Burden of disease

The concept of burden of disease originates in a study commissioned by the World Bank in 1990 and in collaboration with Harvard University and the World Health Organization (WHO). The study, published in the World Bank's 1993 World Development Report and known as the first Global Burden of Disease study (GBD 1990), was a comprehensive effort to quantify the healthy life years lost globally not only from premature death but also from nonfatal medical conditions.[1][2] To measure this loss, GBD 1990 introduced the Disability-Adjusted Life Year (DALY), a metric that has since become standard in health impact assessment and informed policy-making. GBD 1990 had considerable influence, both in stimulating other studies focused on various subpopulations and in contributing to the setting of global health priorities.[2]3]

In 2019, the world population lost 1.68 billion years of life due to premature death—calculated as the sum of the difference between each person's age of death and their life expectancy at that age–and another 863 million years of healthy life, measured in DALYs.[3]4]  This loss corresponds to a burden of 33,073 DALYs per 100,000 people, or about four months of healthy life lost for every person alive. (The global burden of disease per person has been falling consistently for the last three decades. In 1990, when the first study was conducted, it was 48,595 DALYs per 100,000 people.)

§ Problems to solve:
1. Answer these questions using the burden-of-disease text, one answer per line, marked (a), (b), (c):
(a) Which institution commissioned the study in which the concept of burden of disease originates?
(b) What metric did GBD 1990 introduce to measure the loss of healthy life years?
(c) What was the global burden of disease per 100,000 people in 1990?
2. Transcribe the stretch of the burden-of-disease text from "In 2019, the" through "per 100,000 people.)".
3. Continue the burden-of-disease text from the point where it stops.

Stored items
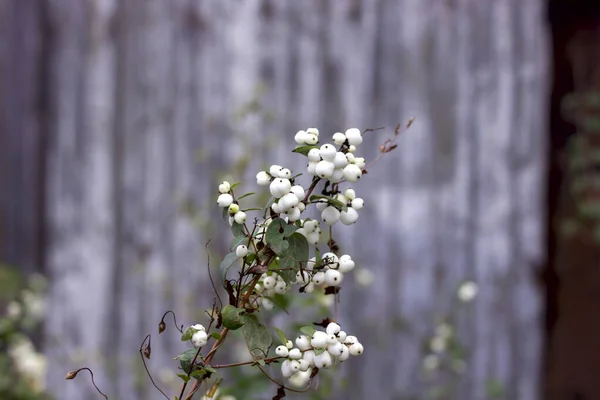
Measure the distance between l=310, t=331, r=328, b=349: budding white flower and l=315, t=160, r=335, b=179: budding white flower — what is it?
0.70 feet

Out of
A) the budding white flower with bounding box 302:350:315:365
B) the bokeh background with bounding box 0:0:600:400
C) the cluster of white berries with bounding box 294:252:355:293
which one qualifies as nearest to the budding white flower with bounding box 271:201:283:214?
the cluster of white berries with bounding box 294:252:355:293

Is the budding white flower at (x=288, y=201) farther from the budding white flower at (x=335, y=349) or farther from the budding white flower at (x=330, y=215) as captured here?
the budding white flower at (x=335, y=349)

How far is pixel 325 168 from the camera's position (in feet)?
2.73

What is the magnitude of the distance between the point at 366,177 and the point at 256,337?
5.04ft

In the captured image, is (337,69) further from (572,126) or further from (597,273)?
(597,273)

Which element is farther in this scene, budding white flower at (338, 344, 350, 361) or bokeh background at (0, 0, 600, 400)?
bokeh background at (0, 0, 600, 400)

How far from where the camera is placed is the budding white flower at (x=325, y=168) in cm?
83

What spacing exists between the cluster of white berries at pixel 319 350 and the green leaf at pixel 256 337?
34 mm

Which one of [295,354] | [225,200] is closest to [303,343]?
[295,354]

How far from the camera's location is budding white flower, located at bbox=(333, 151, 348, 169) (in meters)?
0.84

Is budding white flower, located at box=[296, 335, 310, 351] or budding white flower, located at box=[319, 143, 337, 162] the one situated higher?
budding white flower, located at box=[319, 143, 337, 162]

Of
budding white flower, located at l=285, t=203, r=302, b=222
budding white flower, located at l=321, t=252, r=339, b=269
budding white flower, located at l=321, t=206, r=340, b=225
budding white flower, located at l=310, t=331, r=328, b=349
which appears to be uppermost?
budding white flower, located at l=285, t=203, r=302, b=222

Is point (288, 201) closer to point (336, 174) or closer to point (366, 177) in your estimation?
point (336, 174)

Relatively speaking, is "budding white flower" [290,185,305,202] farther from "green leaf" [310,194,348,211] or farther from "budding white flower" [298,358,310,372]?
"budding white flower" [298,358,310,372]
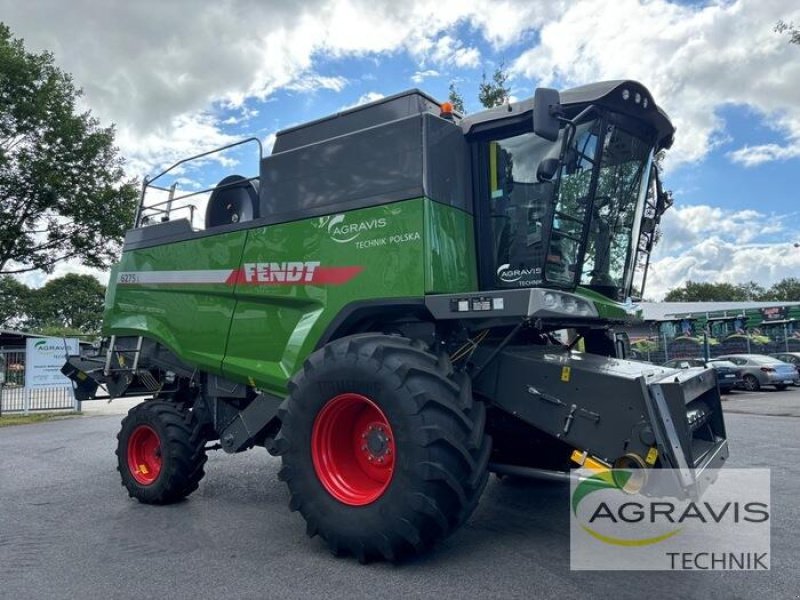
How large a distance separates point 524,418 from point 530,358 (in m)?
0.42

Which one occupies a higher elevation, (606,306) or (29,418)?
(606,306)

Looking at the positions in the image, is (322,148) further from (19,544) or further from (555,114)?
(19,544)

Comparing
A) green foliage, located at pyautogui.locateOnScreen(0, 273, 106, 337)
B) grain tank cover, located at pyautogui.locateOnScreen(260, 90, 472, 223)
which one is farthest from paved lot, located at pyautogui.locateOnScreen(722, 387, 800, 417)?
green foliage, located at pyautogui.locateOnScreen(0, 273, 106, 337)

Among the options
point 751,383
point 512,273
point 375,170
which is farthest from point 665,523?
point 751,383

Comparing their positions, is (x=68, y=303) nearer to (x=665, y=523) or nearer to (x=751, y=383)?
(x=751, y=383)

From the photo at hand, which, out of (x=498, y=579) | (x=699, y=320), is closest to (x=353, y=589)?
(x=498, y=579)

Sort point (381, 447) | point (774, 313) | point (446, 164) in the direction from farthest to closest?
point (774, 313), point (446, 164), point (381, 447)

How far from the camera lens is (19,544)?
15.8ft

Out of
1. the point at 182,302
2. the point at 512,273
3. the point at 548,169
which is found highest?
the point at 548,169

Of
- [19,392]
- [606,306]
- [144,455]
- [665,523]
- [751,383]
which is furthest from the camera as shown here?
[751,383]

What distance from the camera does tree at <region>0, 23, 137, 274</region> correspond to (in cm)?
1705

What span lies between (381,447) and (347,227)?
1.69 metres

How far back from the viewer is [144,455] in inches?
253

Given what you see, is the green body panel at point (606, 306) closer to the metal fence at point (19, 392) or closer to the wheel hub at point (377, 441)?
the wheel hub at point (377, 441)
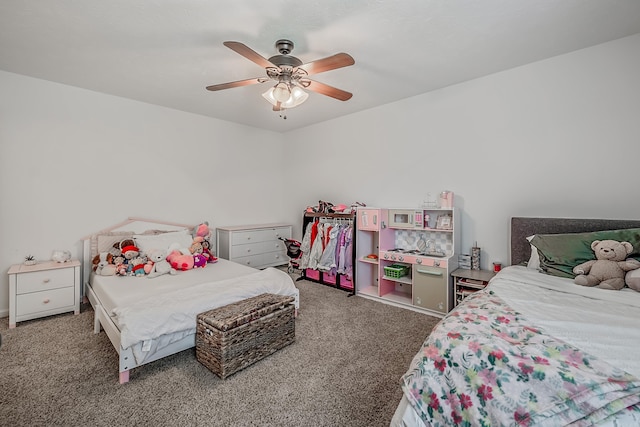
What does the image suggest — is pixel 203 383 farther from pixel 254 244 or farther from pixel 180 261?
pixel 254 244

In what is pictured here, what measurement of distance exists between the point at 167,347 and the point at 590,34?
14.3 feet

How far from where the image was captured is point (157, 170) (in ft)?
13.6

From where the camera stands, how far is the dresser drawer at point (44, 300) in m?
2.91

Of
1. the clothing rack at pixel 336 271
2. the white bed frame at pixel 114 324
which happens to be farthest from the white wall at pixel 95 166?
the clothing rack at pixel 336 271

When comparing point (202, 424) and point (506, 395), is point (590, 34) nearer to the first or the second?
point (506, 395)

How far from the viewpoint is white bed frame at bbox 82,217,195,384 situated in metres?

§ Answers to the exercise:
1.
(a) The World Bank
(b) The Disability-Adjusted Life Year (DALY)
(c) 48,595 DALYs per 100,000 people

2.
In 2019, the world population lost 1.68 billion years of life due to premature death—calculated as the sum of the difference between each person's age of death and their life expectancy at that age–and another 863 million years of healthy life, measured in DALYs.[3]4]  This loss corresponds to a burden of 33,073 DALYs per 100,000 people, or about four months of healthy life lost for every person alive. (The global burden of disease per person has been falling consistently for the last three decades. In 1990, when the first study was conducted, it was 48,595 DALYs per 100,000 people.)

3.
  1. ^

    World Bank (1993) World Development Report 1993: Investing in Health, Oxford: Oxford University Press.

  2. ^

    Murray, Christopher J. L. & Alan D. Lopez (eds.) (1996) The Global Burden of Disease: A Comprehensive Assessment of Mortality and Disability from Diseases, Injuries, and Risk Factors in 1990 and Projected to 2020, Cambridge, Massachusetts: Harvard University Press.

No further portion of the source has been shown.